/Mayastor-1

A cloud native declarative data plane in containers for containers

Primary LanguageRustApache License 2.0Apache-2.0

MayaStor CI-basic

built with nix CI-basic Slack FOSSA Status

OpenEBS Logo

MayaStor is a cloud-native declarative data plane written in Rust. Our goal is to abstract storage resources and their differences through the data plane such that users only need to supply the what and do not have to worry about the how so that individual teams stay in control.

We also try to be as unopinionated as possible. What this means is that we try to work with the existing storage systems you might already have and unify them as abstract resources instead of swapping them out whenever the resources are local or remote.

Some targeted use cases are:

  • Low latency workloads for converged and segregated storage by leveraging NVMe/NVMe over Fabrics (NVMe-oF)
  • Micro-VM based containers like Firecracker microVMs and Kata Containers by providing storage over vhost-user
  • Programmatic based storage access, i.e write to block devices from within your application instead of making system calls
  • Storage unification to lift barriers so that you can start deploying cloud native apps on your existing storage without painful data gravity barriers that prevent progress and innovation

Table of contents:

Overview

At a high-level, MayaStor consists of two major components.

Control plane:

  • A single instance K8s controller which implements the CSI controller spec but also private interfaces that otherwise would be implemented by your storage system. This is called Mother Of All Containers native storage or MAOC for short; it runs as a k8s deployment.

  • A per node instance mayastor-agent which handles the per node CSI related aspects as well as private a set of private API's.

Data plane:

  • Each node you wish to use for storage or storage services will have to run a MayaStor daemon set. MayaStor itself has three major components: the Nexus, a local storage component, and the mayastor-agent.

Nexus

The Nexus is responsible for attaching to your storage resources and making it available to the host that is selected to run your k8s workload. We call these from the Nexus' point of view its "children".

The goal we envision the Nexus to provide here, as it sits between the storage systems and PVCs, is loose coupling.

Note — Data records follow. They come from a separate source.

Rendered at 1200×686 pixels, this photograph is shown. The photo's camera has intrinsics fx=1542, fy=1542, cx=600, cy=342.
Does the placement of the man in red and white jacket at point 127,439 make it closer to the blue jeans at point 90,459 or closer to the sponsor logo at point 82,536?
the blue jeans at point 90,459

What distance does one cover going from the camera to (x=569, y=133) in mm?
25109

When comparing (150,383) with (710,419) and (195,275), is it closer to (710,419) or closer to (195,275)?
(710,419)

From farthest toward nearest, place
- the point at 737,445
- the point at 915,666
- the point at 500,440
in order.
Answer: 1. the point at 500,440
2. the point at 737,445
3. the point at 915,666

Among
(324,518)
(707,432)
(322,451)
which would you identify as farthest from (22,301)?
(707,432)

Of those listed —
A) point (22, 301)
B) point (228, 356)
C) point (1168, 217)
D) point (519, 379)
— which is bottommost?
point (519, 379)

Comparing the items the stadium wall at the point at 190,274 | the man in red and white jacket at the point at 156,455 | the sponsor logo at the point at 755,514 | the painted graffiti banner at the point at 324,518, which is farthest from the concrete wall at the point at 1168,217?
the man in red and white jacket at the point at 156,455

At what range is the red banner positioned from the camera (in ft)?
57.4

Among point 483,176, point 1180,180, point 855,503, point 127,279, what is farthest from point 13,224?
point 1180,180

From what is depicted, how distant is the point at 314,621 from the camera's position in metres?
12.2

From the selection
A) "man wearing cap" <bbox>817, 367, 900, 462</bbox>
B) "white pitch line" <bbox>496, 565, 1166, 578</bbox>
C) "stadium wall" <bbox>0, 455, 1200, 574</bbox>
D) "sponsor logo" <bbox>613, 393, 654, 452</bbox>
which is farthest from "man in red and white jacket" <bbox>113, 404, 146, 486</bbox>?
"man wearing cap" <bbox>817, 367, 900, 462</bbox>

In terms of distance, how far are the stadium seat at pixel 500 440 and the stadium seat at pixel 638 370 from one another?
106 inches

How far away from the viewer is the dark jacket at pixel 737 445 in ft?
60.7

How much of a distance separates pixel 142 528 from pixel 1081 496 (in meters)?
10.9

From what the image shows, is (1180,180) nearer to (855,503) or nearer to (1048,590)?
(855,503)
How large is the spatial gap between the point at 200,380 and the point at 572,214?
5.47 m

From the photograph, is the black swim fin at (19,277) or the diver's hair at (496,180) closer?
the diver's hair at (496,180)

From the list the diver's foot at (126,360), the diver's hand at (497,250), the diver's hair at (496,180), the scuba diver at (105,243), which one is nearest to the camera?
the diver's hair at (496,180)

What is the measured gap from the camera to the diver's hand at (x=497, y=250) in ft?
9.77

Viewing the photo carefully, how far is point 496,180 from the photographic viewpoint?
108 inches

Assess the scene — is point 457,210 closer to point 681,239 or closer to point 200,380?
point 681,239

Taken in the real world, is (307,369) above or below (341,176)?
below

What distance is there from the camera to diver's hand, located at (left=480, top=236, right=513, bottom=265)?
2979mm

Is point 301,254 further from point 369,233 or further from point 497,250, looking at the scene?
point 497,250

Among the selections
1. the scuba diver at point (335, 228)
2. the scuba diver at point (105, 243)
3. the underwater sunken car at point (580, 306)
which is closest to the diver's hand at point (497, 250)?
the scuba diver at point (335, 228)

A practical example: Once you are up and running with persistent workloads in a container, you need to move your data because the storage system that stores your PVC goes EOL. You now can control how this impacts your team without getting into storage migration projects, which are always painful and complicated. In reality, the individual storage volumes per team/app are relatively small, but today it is not possible for individual teams to handle their own storage needs. The Nexus provides the abstraction over the resources such that the developer teams stay in control.

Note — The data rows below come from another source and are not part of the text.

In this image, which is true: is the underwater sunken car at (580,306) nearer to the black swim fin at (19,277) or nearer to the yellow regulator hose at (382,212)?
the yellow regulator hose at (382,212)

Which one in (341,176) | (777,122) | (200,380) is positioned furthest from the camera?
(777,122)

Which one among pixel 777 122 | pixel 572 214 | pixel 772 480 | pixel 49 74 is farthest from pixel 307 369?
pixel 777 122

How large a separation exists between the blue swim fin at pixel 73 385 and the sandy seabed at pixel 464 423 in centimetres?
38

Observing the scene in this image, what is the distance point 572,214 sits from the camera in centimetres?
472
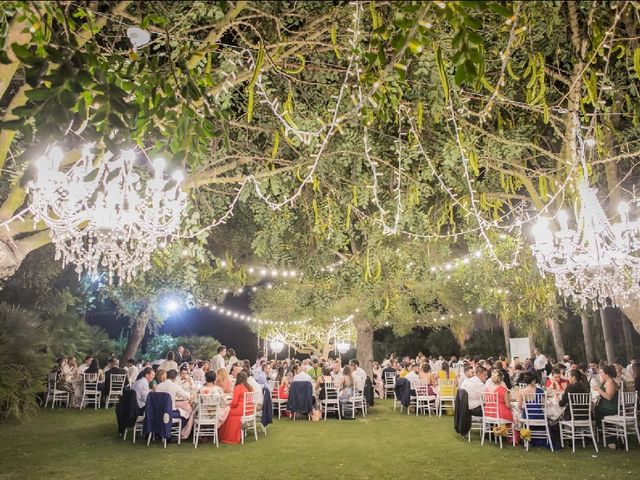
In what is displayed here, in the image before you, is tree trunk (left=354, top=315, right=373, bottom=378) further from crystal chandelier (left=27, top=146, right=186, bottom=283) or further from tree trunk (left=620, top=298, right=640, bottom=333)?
crystal chandelier (left=27, top=146, right=186, bottom=283)

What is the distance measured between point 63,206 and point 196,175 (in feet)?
4.35

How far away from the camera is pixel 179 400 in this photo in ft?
25.8

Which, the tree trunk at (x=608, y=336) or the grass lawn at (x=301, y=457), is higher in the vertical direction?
the tree trunk at (x=608, y=336)

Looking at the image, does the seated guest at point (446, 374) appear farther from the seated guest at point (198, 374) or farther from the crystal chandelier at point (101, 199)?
the crystal chandelier at point (101, 199)

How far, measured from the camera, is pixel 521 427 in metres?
7.32

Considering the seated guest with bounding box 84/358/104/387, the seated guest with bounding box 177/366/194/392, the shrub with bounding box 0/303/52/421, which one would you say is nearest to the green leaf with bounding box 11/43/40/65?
the seated guest with bounding box 177/366/194/392

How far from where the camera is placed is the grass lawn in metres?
5.73

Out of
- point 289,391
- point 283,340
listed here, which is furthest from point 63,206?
point 283,340

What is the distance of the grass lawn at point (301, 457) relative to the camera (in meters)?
A: 5.73

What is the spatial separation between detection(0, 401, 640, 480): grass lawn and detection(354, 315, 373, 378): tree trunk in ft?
20.9

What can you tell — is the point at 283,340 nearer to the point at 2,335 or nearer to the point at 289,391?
the point at 289,391


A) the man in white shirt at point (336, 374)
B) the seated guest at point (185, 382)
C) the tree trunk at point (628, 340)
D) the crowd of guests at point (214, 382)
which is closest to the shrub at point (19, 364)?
the crowd of guests at point (214, 382)

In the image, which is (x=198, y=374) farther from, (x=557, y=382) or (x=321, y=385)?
(x=557, y=382)

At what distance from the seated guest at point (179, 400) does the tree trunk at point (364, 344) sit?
816 centimetres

The reason we think this can work is because applications have changed, and the way they are built allows us to rethink they way we do things. Moreover, due to hardware changes we in fact are forced to think about it.

Based on storage URIs the Nexus knows how to connect to the resources and will make these resources available as a single device to a protocol standard protocol. These storage URIs are generated automatically by MOAC and it keeps track of what resources belong to what Nexus instance and subsequently to what PVC.

You can also directly use the nexus from within your application code. For example:

use mayastor::descriptor::{Descriptor, DmaBuf};
use mayastor::bdev::nexus::nexus_bdev::nexus_create;

let children = vec![
      "aio:////disk1.img?blk_size=512".to_string(),
      // it is assumed these hosts are reachable over the network
      "iscsi://foobar/iqn.2019-05.io.openebs:disk0".into(),
      "nvmf://fooo/nqn.2019-05.io-openebs:disk0".into()
];

// if no UUID given, one will be generated for you
let uuid = "b6565df-af19-4645-9f98-e6a8b8c13b58".to_string();

// create the nexus using the vector of child devices
let nexus = nexus_create("mynexus", 4096, 131_027, Some(uuid),  &children).await.unwrap();

// open a block descriptor
let bd = Descriptor::open(&nexus, true).unwrap();

// only use DMA buffers to issue IO, as its a member of the opened device
// alignment is handled implicitly
let mut buf = bd.dma_zmalloc(4096).unwrap();

// fill the buffer with a know value
buf.fill(0xff);

// write out the buffer to the nexus, all child devices will receive the
// same IO. Put differently. A single IO becomes three IOs
bd.write_at(0, &mut buf).await.unwrap();

// fill the buffer with zeroes and read back the data
buf.fill(0x00);
bd.read_at(0, &mut buf).await.unwrap();

// verify that the buffer is filled with what wrote previously
buf.as_slice().into_iter().map(|b| assert_eq!(b, 0xff)).for_each(drop);

We think this can help a lot of database projects as well, where they typically have all the smarts in their database engine and they want the most simple (but fast) storage device. For a more elaborate example see some of the tests in mayastor/tests.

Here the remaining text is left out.